> [Task description]:
Repeat the part of the material that opens with the line containing "What is the separation between pixel" and runs through the end of the material, renaming "camera" to "viewer" and changing nothing else.

> [Dataset content]:
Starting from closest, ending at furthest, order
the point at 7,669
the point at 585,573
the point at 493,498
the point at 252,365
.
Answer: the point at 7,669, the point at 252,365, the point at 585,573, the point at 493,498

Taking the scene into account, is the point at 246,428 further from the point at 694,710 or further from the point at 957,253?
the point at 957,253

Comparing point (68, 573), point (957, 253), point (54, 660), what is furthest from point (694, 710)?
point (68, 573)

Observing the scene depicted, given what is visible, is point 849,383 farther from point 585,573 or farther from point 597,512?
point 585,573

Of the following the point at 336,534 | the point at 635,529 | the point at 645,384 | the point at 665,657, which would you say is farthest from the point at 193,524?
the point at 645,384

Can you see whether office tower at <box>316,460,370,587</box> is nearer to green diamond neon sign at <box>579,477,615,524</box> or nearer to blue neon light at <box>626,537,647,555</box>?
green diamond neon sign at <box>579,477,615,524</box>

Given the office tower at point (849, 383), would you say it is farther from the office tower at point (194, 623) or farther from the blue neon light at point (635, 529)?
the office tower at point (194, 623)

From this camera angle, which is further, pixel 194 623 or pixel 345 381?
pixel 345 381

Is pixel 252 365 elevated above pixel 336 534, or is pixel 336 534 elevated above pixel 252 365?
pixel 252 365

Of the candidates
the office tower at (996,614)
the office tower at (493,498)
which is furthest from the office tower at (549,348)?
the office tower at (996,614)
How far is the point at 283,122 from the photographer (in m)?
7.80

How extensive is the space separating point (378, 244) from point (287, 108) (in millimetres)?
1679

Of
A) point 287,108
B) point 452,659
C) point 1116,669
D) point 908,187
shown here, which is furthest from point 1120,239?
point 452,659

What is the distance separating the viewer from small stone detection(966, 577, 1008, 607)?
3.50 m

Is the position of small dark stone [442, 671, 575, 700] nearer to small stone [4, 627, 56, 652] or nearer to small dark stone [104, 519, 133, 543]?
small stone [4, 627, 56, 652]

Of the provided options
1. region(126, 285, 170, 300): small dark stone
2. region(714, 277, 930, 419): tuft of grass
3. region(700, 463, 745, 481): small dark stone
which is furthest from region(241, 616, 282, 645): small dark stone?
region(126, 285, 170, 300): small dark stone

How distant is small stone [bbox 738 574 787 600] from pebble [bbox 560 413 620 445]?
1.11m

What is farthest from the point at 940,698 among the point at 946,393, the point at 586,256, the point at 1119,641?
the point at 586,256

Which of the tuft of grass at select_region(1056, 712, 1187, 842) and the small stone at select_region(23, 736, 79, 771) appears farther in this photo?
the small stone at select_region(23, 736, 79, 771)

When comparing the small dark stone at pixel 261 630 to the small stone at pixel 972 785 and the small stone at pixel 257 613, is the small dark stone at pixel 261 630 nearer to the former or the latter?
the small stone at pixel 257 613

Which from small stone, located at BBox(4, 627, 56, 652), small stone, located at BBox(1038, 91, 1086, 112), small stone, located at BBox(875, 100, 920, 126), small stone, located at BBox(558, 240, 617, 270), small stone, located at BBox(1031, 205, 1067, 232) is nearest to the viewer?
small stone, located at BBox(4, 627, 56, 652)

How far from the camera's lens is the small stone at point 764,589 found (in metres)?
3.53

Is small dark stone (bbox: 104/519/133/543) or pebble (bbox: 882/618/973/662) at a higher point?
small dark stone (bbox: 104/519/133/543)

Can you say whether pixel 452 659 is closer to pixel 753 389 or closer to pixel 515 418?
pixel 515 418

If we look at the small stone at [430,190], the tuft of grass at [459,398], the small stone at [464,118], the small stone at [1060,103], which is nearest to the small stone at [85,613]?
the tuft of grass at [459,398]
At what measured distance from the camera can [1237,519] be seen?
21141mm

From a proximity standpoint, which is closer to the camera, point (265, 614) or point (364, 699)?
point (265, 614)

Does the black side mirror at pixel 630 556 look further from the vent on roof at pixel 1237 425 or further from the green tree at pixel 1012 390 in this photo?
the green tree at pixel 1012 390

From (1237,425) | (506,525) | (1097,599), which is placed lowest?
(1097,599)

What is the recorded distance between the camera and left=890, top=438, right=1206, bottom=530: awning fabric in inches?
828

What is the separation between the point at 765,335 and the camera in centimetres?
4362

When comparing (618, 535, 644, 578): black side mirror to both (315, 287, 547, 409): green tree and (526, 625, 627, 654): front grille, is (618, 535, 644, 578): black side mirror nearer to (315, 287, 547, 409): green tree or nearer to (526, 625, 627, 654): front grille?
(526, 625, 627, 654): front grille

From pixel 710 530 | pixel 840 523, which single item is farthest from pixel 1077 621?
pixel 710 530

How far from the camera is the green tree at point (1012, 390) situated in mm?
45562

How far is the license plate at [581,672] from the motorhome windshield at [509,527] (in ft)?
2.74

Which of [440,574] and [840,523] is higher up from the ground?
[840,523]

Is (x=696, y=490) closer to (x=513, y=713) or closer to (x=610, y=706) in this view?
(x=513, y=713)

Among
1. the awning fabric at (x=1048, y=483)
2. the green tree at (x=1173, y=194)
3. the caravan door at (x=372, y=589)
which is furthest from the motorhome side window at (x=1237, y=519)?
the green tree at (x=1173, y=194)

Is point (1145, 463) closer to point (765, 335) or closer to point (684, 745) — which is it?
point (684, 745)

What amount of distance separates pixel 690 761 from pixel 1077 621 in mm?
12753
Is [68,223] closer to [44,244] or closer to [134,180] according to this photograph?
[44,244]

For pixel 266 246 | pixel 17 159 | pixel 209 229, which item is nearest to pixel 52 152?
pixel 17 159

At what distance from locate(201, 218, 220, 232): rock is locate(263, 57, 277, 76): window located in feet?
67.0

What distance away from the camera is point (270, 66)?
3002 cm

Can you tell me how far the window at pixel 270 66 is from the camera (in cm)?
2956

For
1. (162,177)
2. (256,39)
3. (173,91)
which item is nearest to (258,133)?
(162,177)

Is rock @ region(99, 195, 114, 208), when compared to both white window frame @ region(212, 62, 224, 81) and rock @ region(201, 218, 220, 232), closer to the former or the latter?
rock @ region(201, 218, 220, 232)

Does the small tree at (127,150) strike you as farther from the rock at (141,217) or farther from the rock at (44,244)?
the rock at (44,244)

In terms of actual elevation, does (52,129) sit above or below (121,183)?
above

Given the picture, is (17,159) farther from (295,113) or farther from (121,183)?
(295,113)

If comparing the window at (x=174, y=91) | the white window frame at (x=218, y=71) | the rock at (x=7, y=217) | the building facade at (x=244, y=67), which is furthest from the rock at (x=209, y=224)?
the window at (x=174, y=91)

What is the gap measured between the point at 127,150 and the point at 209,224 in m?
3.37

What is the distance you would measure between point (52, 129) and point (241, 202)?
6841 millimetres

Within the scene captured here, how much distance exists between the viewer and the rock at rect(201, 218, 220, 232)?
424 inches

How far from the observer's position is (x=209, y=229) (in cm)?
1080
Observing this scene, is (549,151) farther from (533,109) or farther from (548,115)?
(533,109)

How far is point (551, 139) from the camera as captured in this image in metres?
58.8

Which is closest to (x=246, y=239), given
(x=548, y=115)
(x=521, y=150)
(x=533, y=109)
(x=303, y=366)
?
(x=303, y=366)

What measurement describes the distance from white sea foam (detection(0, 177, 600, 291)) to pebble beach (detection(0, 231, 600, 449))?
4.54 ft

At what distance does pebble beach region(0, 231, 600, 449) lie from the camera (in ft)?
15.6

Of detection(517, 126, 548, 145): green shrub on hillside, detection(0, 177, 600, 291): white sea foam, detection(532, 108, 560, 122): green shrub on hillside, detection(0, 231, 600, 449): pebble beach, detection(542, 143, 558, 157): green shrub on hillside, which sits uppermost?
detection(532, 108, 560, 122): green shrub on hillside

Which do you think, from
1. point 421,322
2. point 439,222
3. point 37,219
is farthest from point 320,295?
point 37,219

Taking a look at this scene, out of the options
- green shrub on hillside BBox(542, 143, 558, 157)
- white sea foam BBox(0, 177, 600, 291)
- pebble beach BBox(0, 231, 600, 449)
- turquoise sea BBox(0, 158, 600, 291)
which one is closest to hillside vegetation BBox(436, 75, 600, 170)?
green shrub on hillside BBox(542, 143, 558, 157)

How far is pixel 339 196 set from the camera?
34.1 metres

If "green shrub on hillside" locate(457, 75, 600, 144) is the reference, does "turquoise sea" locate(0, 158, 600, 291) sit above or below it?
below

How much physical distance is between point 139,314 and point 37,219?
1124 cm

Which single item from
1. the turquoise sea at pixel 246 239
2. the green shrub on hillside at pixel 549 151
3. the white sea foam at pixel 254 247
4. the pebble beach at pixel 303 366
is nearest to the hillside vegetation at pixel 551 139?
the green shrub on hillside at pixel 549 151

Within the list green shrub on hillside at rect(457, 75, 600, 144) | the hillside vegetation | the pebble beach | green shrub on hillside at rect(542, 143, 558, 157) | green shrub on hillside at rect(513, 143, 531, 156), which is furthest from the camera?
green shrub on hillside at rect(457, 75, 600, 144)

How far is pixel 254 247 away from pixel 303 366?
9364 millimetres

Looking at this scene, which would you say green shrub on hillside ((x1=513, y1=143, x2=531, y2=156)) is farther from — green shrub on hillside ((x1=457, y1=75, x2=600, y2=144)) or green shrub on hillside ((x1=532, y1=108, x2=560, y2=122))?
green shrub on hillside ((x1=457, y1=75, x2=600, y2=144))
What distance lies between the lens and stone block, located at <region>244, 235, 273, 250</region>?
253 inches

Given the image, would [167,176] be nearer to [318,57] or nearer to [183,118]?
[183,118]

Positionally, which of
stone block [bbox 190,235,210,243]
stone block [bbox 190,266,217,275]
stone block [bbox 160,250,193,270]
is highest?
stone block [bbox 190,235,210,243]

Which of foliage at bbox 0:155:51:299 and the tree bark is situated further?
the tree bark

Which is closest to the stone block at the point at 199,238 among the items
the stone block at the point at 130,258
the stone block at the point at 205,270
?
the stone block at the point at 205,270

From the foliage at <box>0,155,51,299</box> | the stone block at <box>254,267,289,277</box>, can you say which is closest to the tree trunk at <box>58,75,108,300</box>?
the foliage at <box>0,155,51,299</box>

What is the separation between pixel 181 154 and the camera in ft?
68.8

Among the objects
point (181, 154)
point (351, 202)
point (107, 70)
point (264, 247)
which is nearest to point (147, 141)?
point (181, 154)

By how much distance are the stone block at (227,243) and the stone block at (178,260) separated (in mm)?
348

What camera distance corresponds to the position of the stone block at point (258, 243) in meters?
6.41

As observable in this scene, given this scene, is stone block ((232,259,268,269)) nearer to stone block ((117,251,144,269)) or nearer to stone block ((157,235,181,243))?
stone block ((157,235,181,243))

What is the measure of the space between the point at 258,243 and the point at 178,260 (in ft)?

> [Solution to the problem]:
What is the separation between pixel 181 154 and the viewer in ft?
68.8

Among the objects
point (181, 154)
point (351, 202)
point (107, 70)
point (264, 247)
which is nearest to point (147, 141)?
point (181, 154)

By how much distance are the stone block at (227,243) and the stone block at (178,260) separated (in mm)?
348

What viewer distance corresponds to the position of the stone block at point (258, 243) in meters?
6.41

As observable in this scene, given this scene, is stone block ((232,259,268,269)) nearer to stone block ((117,251,144,269)) or nearer to stone block ((157,235,181,243))?
stone block ((157,235,181,243))

What is the measure of the space between the point at 258,243 and the point at 178,260 (in ft)?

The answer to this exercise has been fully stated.